WHAT TO DO:
(A) In the mailbag letter about Rugby Union, what campaign did Rugby Union introduce?
(B) Rewrite the whole listing below, swapping "purple flower head" for "violet flower head" and leaving everything else unchanged.

EXCERPT TO READ:
start
LEAGUE EXPRESS MAILBAG 24/08/20
OTHER CODE GETS IT RIGHT
Rugby Union appears to have handled a tricky situation better than Rugby League.
Last Monday, I watched the opening round highlights of the Gallagher Premiership on Channel 5. Instead of jumping blindly on the BLM bandwagon the Rugby Union introduced their own campaign, ‘Rugby Against Racism’.
That is something the Rugby Football League could have done. Black lives do matter, but with so much uncertainty about the BLM organisation’s aims (defunding the police, etc.), a campaign covering all races would be better.
Rugby League has an outstanding record on racism. With the exception of a few knuckle draggers, the people involved in it are not racist in any shape or form.
Let’s dump the politics and highlight Rugby League’s inclusiveness.
Steve Rutter, Bolton
AGAIN NO POLITICS PLEASE
I am saddened by my need to protest again at League Express allowing the Mailbag page to be used as a political forum.
end
INFORMATION SHOWN:
start
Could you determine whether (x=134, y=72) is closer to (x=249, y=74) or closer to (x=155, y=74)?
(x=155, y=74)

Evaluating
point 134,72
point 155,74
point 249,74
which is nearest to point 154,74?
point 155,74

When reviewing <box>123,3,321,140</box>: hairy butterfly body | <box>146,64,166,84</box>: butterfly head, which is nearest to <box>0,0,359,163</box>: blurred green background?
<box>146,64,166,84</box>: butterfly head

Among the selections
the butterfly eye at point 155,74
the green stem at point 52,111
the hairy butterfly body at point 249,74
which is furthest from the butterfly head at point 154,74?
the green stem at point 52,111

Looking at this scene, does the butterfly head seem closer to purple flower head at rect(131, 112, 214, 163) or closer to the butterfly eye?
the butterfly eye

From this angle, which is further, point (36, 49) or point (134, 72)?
end
ANSWERS:
(A) Rugby Union introduced its own campaign, 'Rugby Against Racism'.

(B)
Could you determine whether (x=134, y=72) is closer to (x=249, y=74) or closer to (x=155, y=74)?
(x=155, y=74)

Evaluating
point 134,72
point 155,74
point 249,74
which is nearest to point 154,74?
point 155,74

When reviewing <box>123,3,321,140</box>: hairy butterfly body | <box>146,64,166,84</box>: butterfly head, which is nearest to <box>0,0,359,163</box>: blurred green background?
<box>146,64,166,84</box>: butterfly head

Among the selections
the butterfly eye at point 155,74
the green stem at point 52,111
the hairy butterfly body at point 249,74
which is furthest from the butterfly head at point 154,74?
the green stem at point 52,111

Looking at this scene, does the butterfly head seem closer to violet flower head at rect(131, 112, 214, 163) or closer to the butterfly eye?
the butterfly eye

From this angle, which is further, point (36, 49) or point (134, 72)?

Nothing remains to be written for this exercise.